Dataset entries
● ● ● ● ● ● ●

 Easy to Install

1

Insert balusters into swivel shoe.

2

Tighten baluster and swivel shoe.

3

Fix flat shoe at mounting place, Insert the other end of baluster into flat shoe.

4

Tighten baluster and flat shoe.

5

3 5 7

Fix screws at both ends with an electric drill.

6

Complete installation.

● ● ● ● ● ● ●

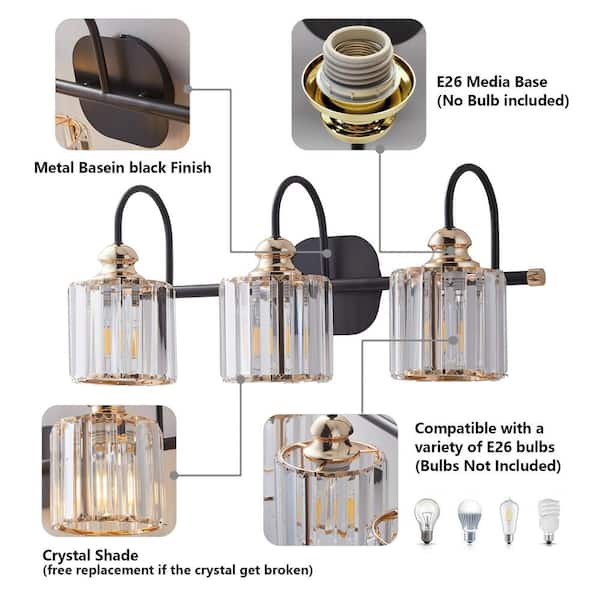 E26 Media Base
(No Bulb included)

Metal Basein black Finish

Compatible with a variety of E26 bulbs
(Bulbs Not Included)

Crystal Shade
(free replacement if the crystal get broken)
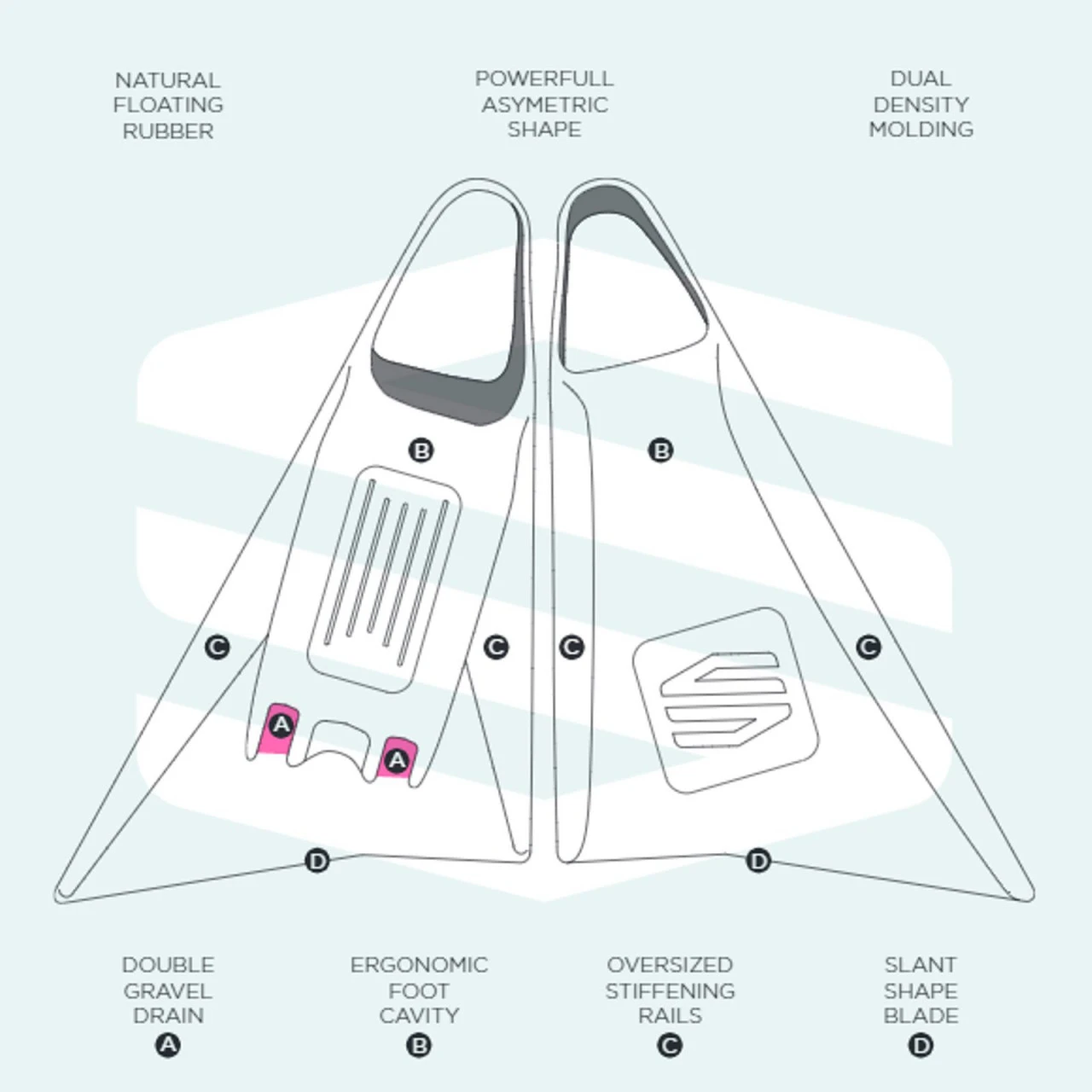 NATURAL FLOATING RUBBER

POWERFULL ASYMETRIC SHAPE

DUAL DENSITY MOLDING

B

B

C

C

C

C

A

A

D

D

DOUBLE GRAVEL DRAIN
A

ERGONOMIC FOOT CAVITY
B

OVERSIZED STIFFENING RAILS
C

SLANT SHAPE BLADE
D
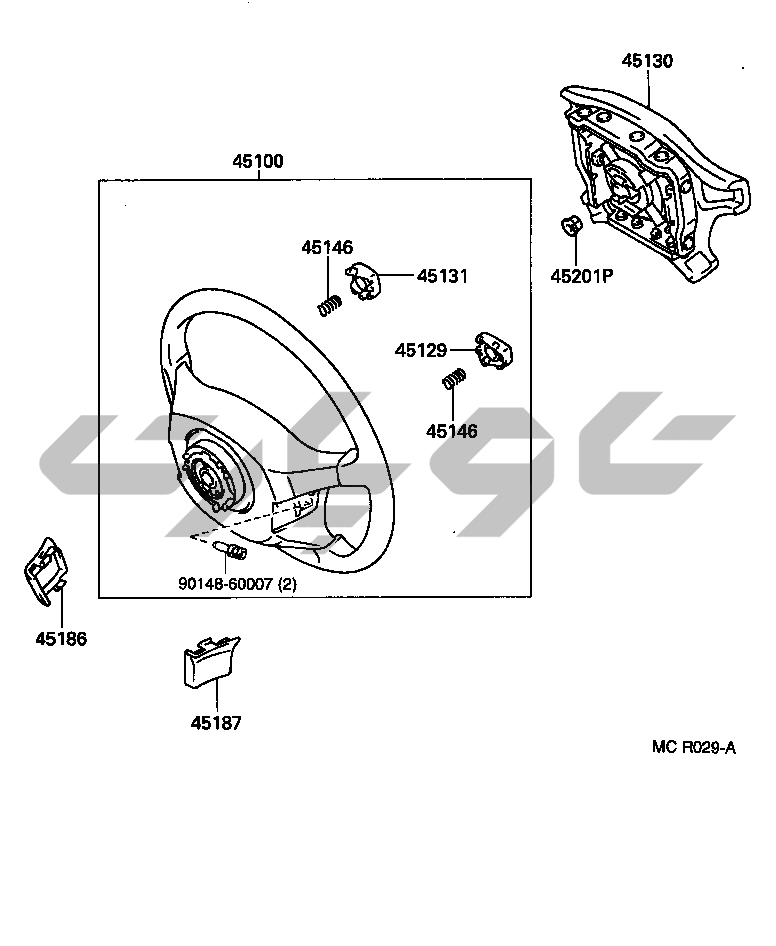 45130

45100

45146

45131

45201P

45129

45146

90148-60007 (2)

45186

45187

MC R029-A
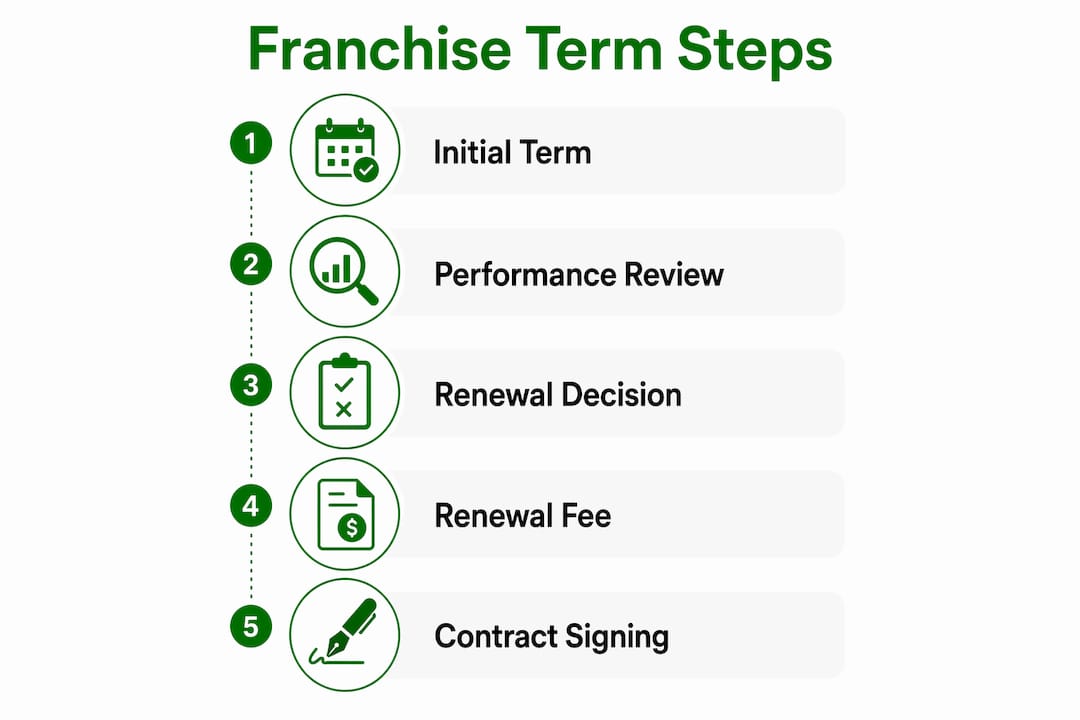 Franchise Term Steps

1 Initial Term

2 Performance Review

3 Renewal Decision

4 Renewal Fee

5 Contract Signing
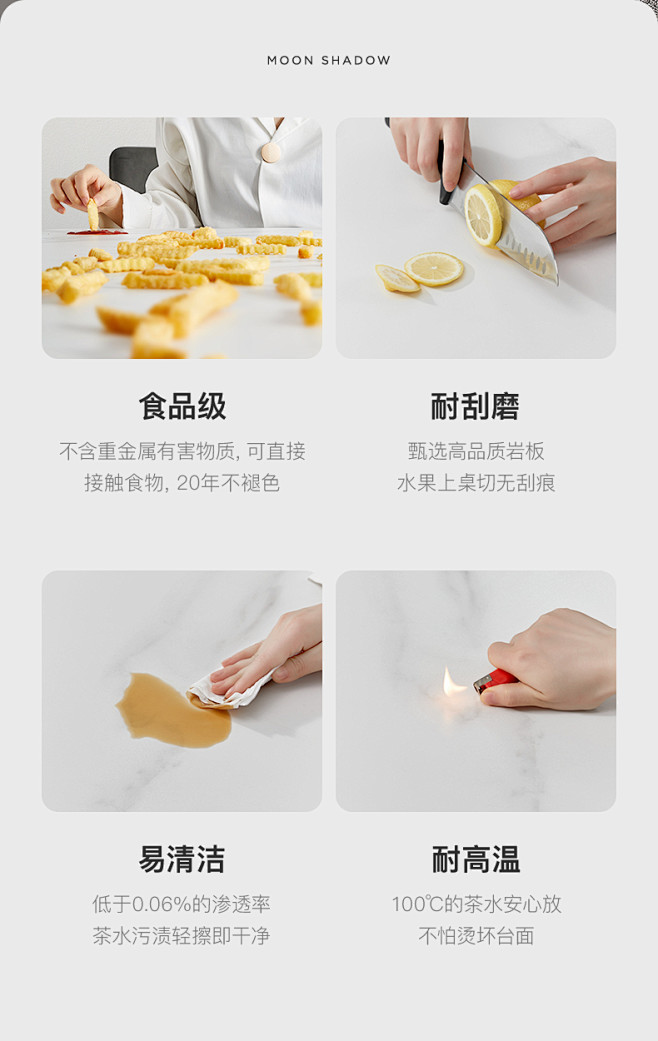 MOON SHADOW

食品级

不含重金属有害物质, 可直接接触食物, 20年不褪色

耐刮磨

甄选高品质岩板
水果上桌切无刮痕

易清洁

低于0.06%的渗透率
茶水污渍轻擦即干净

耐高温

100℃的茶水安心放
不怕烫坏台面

● ● ● ● ● ● ●

*EXERCISE INSTRUCTIONS:*
From the data above, return every line from the line that has "Easy to Install" up to and including the line that has "Complete installation.", exactly.

*RESULT OF THIS EXERCISE:*
 Easy to Install

1

Insert balusters into swivel shoe.

2

Tighten baluster and swivel shoe.

3

Fix flat shoe at mounting place, Insert the other end of baluster into flat shoe.

4

Tighten baluster and flat shoe.

5

3 5 7

Fix screws at both ends with an electric drill.

6

Complete installation.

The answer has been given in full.